Can you copy out the data exactly? Leave the images out.

*Stored data entries*:
* * *

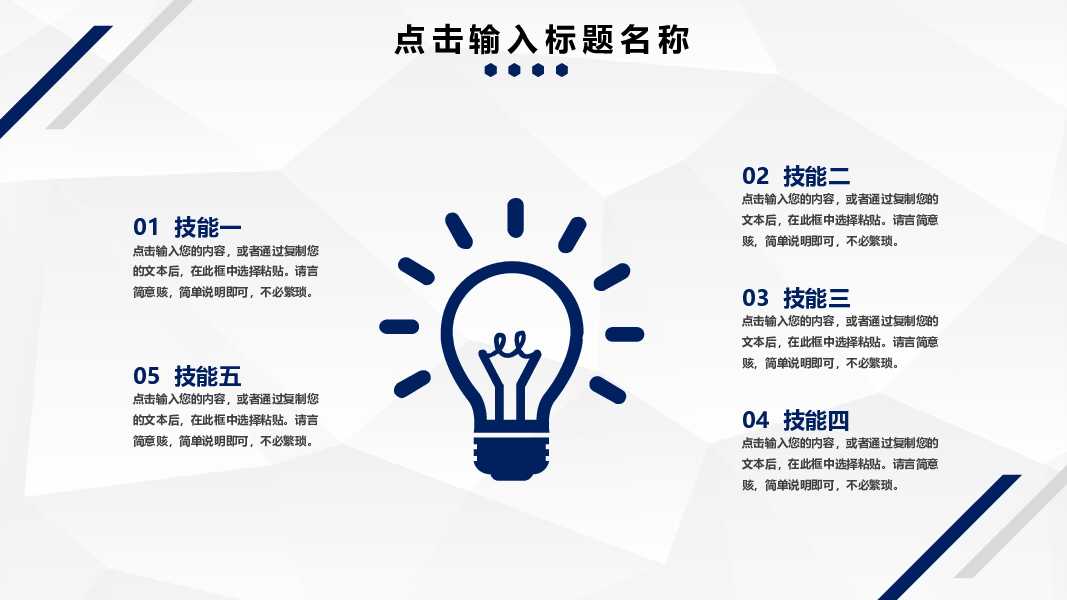 点击输入标题名称

01 技能一

点击输入您的内容，或者通过复制您的文本后，在此框中选择粘贴。请言简意赅，简单说明即可，不必繁琐。

05 技能五

点击输入您的内容，或者通过复制您的文本后，在此框中选择粘贴。请言简意赅，简单说明即可，不必繁琐。

02 技能二

点击输入您的内容，或者通过复制您的文本后，在此框中选择粘贴。请言简意赅，简单说明即可，不必繁琐。

03 技能三

点击输入您的内容，或者通过复制您的文本后，在此框中选择粘贴。请言简意赅，简单说明即可，不必繁琐。

04 技能四

点击输入您的内容，或者通过复制您的文本后，在此框中选择粘贴。请言简意赅，简单说明即可，不必繁琐。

* * *

*Response box*:
 点击输入标题名称

01 技能一

点击输入您的内容，或者通过复制您的文本后，在此框中选择粘贴。请言简意赅，简单说明即可，不必繁琐。

05 技能五

点击输入您的内容，或者通过复制您的文本后，在此框中选择粘贴。请言简意赅，简单说明即可，不必繁琐。

02 技能二

点击输入您的内容，或者通过复制您的文本后，在此框中选择粘贴。请言简意赅，简单说明即可，不必繁琐。

03 技能三

点击输入您的内容，或者通过复制您的文本后，在此框中选择粘贴。请言简意赅，简单说明即可，不必繁琐。

04 技能四

点击输入您的内容，或者通过复制您的文本后，在此框中选择粘贴。请言简意赅，简单说明即可，不必繁琐。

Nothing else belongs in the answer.